I’m the problem. My heart gets confused when she looks at me with affection that’s only natural given our history.

“Finn,” Jack says, “look at it this way. I’m not like you. I wasn’t raised in a house where people talked about feelings and stuff. This is hard for me, and I’m doing it anyway. Again.”

Again.

It’s true.

“You’re a good friend,” I say. “And thanks. But she needs me. She’s in a weird place with her other friends.”

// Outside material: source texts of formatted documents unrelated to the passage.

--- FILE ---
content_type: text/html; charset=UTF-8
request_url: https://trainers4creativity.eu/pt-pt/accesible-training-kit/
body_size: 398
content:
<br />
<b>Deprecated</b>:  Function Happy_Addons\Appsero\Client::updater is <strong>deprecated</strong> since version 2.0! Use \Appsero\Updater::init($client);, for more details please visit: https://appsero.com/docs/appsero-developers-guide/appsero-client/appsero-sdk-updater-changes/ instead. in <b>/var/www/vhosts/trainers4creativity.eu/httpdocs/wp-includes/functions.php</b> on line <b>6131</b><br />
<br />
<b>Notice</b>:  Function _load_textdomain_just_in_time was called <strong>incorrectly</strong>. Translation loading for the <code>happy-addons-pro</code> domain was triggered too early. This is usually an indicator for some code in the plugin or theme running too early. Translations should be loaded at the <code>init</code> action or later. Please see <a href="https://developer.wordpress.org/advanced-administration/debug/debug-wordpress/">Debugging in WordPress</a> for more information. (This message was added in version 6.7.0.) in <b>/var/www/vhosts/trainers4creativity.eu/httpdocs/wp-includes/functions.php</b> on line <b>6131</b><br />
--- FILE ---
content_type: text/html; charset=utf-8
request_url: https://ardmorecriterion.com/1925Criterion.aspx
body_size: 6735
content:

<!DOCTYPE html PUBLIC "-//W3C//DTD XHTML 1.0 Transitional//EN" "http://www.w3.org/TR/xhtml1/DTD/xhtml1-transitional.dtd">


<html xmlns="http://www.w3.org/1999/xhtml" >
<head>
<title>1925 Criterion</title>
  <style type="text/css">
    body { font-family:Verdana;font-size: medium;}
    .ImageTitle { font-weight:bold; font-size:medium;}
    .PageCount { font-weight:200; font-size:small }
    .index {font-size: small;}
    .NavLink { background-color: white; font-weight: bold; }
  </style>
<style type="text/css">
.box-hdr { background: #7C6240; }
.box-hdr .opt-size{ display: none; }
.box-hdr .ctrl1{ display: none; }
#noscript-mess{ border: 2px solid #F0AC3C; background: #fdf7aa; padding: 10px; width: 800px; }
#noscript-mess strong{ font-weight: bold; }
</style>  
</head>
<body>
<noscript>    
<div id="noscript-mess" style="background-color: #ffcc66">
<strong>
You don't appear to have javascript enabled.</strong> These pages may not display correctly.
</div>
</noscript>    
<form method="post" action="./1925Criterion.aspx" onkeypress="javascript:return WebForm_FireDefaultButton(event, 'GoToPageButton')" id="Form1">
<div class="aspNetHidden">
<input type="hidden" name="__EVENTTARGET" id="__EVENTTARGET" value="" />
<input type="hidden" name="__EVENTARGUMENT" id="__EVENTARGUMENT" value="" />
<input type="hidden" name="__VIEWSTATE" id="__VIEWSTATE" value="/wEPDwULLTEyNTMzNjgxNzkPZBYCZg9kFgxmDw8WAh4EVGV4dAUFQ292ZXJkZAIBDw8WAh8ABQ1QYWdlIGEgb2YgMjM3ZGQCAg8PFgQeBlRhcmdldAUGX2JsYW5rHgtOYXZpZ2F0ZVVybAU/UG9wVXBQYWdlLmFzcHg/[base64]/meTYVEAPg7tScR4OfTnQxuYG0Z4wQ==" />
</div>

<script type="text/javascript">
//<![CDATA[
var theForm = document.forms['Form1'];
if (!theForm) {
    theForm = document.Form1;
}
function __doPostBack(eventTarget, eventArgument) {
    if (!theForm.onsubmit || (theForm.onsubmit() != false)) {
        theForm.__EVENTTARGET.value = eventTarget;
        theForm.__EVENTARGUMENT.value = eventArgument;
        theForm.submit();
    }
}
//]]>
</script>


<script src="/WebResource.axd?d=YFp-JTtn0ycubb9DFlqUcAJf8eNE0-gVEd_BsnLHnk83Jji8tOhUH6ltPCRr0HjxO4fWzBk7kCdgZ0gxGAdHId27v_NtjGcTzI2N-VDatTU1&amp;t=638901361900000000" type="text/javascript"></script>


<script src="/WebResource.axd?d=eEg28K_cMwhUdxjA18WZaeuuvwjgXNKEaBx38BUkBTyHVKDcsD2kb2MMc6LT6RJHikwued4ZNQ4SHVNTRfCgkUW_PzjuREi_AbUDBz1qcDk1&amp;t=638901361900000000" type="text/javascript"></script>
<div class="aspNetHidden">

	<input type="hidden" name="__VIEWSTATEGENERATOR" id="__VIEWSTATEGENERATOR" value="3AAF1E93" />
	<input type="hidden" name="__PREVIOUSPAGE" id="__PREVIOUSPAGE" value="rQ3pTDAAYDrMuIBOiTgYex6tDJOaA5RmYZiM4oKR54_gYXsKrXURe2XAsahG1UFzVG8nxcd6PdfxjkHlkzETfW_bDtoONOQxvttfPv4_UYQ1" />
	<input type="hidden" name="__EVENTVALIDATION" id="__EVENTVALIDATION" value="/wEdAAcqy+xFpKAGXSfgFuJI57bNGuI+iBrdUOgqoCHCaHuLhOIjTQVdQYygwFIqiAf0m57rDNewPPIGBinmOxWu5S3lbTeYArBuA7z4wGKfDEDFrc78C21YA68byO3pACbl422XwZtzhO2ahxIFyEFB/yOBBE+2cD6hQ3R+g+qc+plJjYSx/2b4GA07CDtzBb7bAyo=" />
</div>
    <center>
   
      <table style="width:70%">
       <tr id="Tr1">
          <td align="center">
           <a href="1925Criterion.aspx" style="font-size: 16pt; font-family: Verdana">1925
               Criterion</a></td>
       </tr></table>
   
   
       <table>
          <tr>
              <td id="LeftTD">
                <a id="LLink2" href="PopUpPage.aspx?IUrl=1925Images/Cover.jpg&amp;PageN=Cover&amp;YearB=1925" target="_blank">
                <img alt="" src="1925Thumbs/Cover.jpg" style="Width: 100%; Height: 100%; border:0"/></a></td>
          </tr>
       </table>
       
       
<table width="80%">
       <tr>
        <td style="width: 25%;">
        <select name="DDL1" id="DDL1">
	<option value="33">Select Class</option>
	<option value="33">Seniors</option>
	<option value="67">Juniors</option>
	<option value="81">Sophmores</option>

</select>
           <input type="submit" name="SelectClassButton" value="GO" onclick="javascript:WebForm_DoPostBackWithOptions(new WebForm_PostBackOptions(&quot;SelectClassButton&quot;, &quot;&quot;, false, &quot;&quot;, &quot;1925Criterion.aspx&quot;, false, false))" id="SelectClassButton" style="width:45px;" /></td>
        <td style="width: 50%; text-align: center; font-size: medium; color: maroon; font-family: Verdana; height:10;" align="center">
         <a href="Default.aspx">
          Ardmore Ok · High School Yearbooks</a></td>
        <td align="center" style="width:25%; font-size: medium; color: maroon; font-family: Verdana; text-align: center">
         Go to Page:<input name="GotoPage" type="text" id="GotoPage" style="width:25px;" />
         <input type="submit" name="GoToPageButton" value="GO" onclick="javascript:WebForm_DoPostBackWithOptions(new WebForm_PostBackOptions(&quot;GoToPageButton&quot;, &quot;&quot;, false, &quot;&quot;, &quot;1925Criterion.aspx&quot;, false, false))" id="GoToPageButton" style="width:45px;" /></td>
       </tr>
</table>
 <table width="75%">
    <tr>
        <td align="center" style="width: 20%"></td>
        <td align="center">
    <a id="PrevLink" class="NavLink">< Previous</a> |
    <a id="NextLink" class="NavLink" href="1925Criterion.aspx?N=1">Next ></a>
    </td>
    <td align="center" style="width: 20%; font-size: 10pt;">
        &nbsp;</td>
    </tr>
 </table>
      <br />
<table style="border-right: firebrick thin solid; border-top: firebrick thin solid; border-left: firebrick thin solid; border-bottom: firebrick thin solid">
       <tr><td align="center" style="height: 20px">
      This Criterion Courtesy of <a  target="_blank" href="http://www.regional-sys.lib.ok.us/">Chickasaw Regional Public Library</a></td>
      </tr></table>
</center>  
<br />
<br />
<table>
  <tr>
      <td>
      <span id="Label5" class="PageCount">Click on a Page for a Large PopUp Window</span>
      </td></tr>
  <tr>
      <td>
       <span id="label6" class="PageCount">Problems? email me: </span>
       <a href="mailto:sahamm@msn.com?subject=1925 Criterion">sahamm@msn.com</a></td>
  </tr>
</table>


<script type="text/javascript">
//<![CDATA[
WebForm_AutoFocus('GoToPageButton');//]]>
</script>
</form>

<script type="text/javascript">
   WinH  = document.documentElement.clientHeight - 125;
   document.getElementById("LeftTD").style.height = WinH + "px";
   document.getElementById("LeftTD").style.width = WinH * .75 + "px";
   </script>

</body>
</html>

“She was laughing with you all night,” Jack says, like he’s trying to nail each word into my head.

“She was drunk, and besides, she’s—” I realize what I’m about to say, but it’s out of my mouth before I can hold it back. “—like Sylvie. She’s disturbingly good at hiding how much pain she’s in.”

Jack groans and rubs his face. He says something I don’t quite hear, but it ends with the word “type.” Autumn makes a noise in the tent, and we both hold our breaths and listen.

Silence.

“Since you brought up Sylvie,” he whispers. “Yeah, I complain about her, but she’s my friend too, and I—”

“I know. I’m going to—”

Autumn makes a noise.

“She’s about to wake up,” I tell him.

Jack sighs. He’s right about me when it comes to Autumn, and he knows that I know that he’s right.

Jack and I can both see what happens next. Autumn and I will go off to Springfield. We’ll make friends, probably mutual this time, but eventually, Autumn is going to meet someone she likes, someone who has whatever made her want to be with Jamie. And I am going to be more than devastated. I will be obliterated. Jack and I are close enough that it kinda makes this his problem too. But I can’t give up what I have with Autumn, and when she does meet that guy, I’m going to make sure he’s supporting her, not treating her like a troublesome but valuable acquisition. Or a sidekick. Or a punch line.